═══ Input material ═══

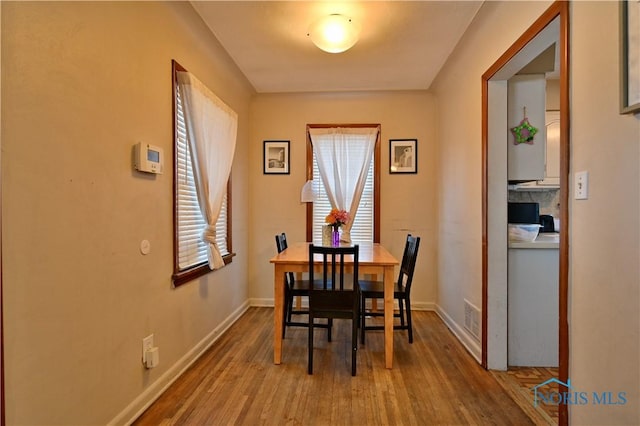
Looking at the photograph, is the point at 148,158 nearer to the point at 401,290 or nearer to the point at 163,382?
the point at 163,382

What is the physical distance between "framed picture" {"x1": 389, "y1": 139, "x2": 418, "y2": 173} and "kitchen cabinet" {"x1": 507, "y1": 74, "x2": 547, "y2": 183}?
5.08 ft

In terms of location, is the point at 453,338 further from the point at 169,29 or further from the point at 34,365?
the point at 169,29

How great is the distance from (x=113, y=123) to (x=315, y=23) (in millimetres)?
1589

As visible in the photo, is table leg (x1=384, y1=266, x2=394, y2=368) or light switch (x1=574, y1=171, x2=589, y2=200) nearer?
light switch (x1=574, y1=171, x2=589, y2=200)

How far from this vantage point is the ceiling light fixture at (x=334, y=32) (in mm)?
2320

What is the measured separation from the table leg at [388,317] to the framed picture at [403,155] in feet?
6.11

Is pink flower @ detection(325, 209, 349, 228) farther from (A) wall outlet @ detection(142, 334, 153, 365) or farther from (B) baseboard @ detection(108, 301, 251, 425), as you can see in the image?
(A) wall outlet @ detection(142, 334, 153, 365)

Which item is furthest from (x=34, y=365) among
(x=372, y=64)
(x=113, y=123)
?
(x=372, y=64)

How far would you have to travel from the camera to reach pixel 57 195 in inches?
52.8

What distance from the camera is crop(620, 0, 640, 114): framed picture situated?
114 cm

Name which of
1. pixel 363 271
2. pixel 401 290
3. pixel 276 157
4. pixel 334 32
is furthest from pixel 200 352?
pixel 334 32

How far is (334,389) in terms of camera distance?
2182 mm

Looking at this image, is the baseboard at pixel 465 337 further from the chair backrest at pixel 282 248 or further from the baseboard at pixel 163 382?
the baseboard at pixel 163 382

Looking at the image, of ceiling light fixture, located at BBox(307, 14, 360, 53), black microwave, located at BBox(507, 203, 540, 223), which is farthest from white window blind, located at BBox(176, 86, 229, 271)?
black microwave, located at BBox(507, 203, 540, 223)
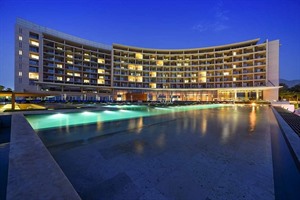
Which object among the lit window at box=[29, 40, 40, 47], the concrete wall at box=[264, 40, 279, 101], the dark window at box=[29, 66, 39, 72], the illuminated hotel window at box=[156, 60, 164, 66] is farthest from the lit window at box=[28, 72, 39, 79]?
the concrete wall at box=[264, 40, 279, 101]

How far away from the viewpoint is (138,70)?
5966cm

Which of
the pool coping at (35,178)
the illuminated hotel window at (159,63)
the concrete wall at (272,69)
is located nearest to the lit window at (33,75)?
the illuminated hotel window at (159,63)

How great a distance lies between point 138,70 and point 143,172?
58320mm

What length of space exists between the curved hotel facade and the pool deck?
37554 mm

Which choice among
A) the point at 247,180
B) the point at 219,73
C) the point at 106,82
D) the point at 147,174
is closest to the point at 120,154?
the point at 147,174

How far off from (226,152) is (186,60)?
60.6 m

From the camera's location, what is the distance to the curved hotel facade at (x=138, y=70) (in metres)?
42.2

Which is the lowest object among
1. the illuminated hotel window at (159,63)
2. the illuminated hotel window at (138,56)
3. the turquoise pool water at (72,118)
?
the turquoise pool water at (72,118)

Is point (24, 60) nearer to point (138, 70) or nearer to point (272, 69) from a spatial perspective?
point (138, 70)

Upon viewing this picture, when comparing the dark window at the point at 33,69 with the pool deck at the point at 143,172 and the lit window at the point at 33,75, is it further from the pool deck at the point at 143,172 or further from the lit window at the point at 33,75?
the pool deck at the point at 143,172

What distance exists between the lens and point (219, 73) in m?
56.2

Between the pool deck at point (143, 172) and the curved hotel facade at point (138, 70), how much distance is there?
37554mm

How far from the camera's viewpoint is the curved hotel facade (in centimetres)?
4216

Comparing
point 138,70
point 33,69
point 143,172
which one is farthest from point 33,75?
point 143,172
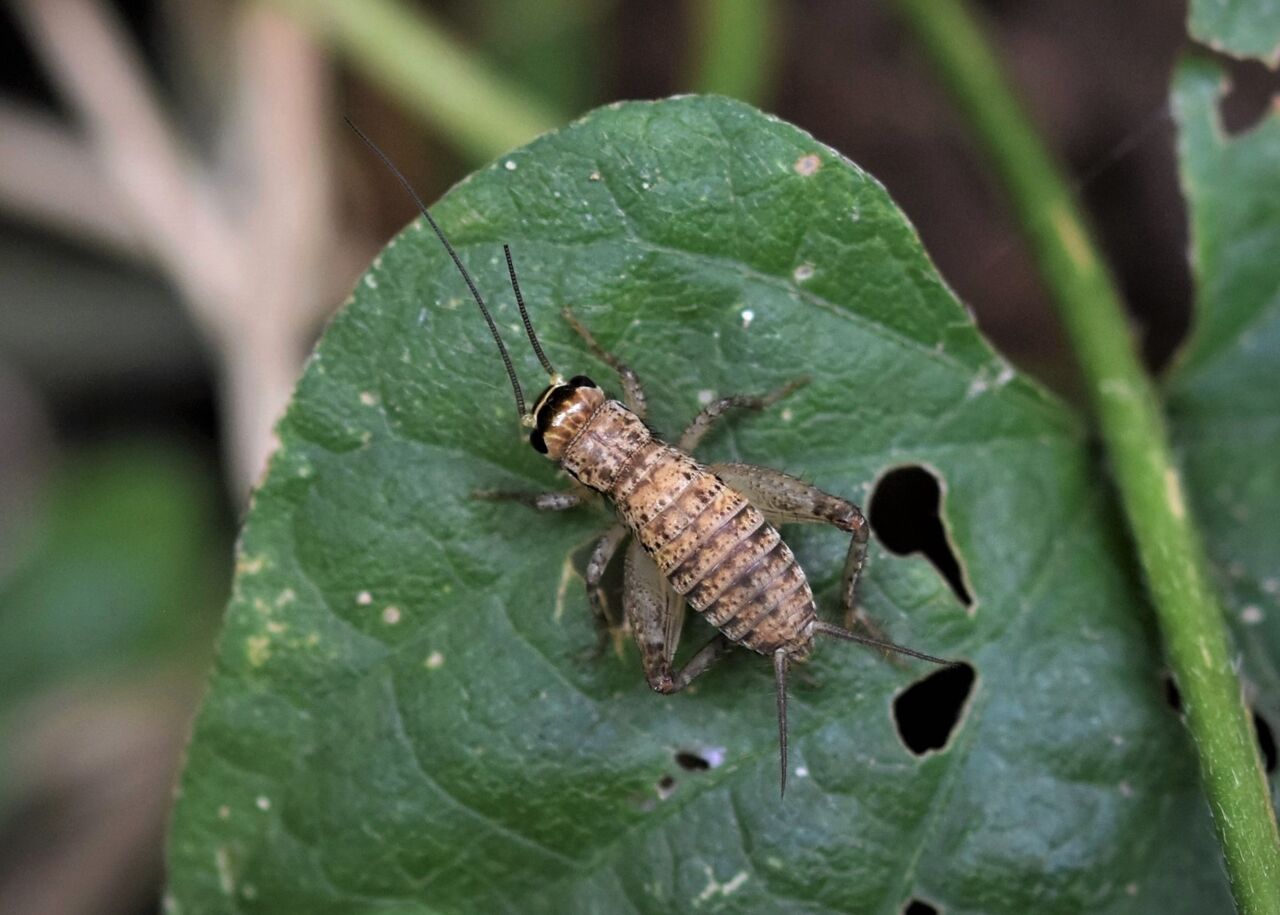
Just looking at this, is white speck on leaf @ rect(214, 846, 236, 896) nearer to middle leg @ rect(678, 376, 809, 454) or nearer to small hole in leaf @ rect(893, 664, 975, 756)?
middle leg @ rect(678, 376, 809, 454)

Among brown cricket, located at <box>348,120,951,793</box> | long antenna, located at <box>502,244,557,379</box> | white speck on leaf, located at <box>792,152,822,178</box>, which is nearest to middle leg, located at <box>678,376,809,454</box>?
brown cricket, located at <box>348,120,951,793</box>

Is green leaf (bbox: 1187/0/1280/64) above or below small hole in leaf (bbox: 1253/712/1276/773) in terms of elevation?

═══

(Task description) Please rewrite all the rows above, swapping "kitchen cabinet" for "wall cabinet" and leaving everything else unchanged. Leave the pictures out of your answer.

(Full solution)
Looking at the photograph, is the point at 148,158 nearer to the point at 401,290 or nearer to the point at 163,382?
the point at 163,382

What is the physical distance between "framed picture" {"x1": 389, "y1": 139, "x2": 418, "y2": 173} and "wall cabinet" {"x1": 507, "y1": 74, "x2": 547, "y2": 183}?
5.08 ft

In terms of location, is the point at 453,338 further from the point at 169,29 or further from the point at 34,365?
the point at 169,29

How great is the distance from (x=113, y=123) to (x=315, y=23) (in millimetres)?
1589

As visible in the photo, is table leg (x1=384, y1=266, x2=394, y2=368) or light switch (x1=574, y1=171, x2=589, y2=200) nearer?
light switch (x1=574, y1=171, x2=589, y2=200)

How far from this vantage point is the ceiling light fixture at (x=334, y=32) (in mm)?
2320

What is the measured separation from the table leg at [388,317] to the framed picture at [403,155] in feet?
6.11

Is pink flower @ detection(325, 209, 349, 228) farther from (A) wall outlet @ detection(142, 334, 153, 365) or farther from (B) baseboard @ detection(108, 301, 251, 425), as you can see in the image?
(A) wall outlet @ detection(142, 334, 153, 365)

Which item is furthest from (x=34, y=365) among
(x=372, y=64)
(x=113, y=123)
?
(x=372, y=64)

How far would you have to travel from the camera to reach pixel 57 195 in inches?
52.8

What distance from the camera is crop(620, 0, 640, 114): framed picture situated?
114 cm

Name which of
1. pixel 363 271
2. pixel 401 290
3. pixel 276 157
4. pixel 334 32
is furthest from pixel 200 352?
pixel 334 32

How far is (334,389) in terms of camera distance?
2182 mm

Looking at this image, is the baseboard at pixel 465 337 further from the chair backrest at pixel 282 248 or further from the baseboard at pixel 163 382?
the baseboard at pixel 163 382

Looking at the image, of ceiling light fixture, located at BBox(307, 14, 360, 53), black microwave, located at BBox(507, 203, 540, 223), which is farthest from white window blind, located at BBox(176, 86, 229, 271)?
black microwave, located at BBox(507, 203, 540, 223)
Which object among the lit window at box=[29, 40, 40, 47], the concrete wall at box=[264, 40, 279, 101], the dark window at box=[29, 66, 39, 72], the illuminated hotel window at box=[156, 60, 164, 66] is farthest from the lit window at box=[28, 72, 39, 79]?
the concrete wall at box=[264, 40, 279, 101]

How far away from the viewpoint is (138,70)?
5966cm

Which of
the pool coping at (35,178)
the illuminated hotel window at (159,63)
the concrete wall at (272,69)
is located nearest to the lit window at (33,75)?
the illuminated hotel window at (159,63)

How great a distance lies between point 138,70 and point 143,172?
58320mm

What length of space exists between the curved hotel facade and the pool deck?
37554 mm

Which choice among
A) the point at 247,180
B) the point at 219,73
C) the point at 106,82
D) the point at 147,174
is closest to the point at 120,154?
the point at 147,174

How far off from (226,152) is (186,60)?
60.6 m

From the camera's location, what is the distance to the curved hotel facade at (x=138, y=70) (in metres)?
42.2

Which is the lowest object among
1. the illuminated hotel window at (159,63)
2. the illuminated hotel window at (138,56)
3. the turquoise pool water at (72,118)
?
the turquoise pool water at (72,118)

Is point (24, 60) nearer to point (138, 70) or nearer to point (272, 69) from a spatial perspective?
point (138, 70)

Upon viewing this picture, when comparing the dark window at the point at 33,69 with the pool deck at the point at 143,172 and the lit window at the point at 33,75, is it further from the pool deck at the point at 143,172 or further from the lit window at the point at 33,75?
the pool deck at the point at 143,172

What distance exists between the lens and point (219, 73) in m?
56.2

Between the pool deck at point (143, 172) and the curved hotel facade at point (138, 70), how much distance is there?
37554mm

How far from the camera's viewpoint is the curved hotel facade (in centimetres)?
4216

Comparing
point 138,70
point 33,69
point 143,172
which one is farthest from point 33,75?
point 143,172
Just looking at this, is white speck on leaf @ rect(214, 846, 236, 896) nearer to middle leg @ rect(678, 376, 809, 454) or nearer to small hole in leaf @ rect(893, 664, 975, 756)?
middle leg @ rect(678, 376, 809, 454)

Among brown cricket, located at <box>348,120,951,793</box> | long antenna, located at <box>502,244,557,379</box> | white speck on leaf, located at <box>792,152,822,178</box>, which is nearest to middle leg, located at <box>678,376,809,454</box>?
brown cricket, located at <box>348,120,951,793</box>

Is green leaf (bbox: 1187/0/1280/64) above or below small hole in leaf (bbox: 1253/712/1276/773) in terms of elevation?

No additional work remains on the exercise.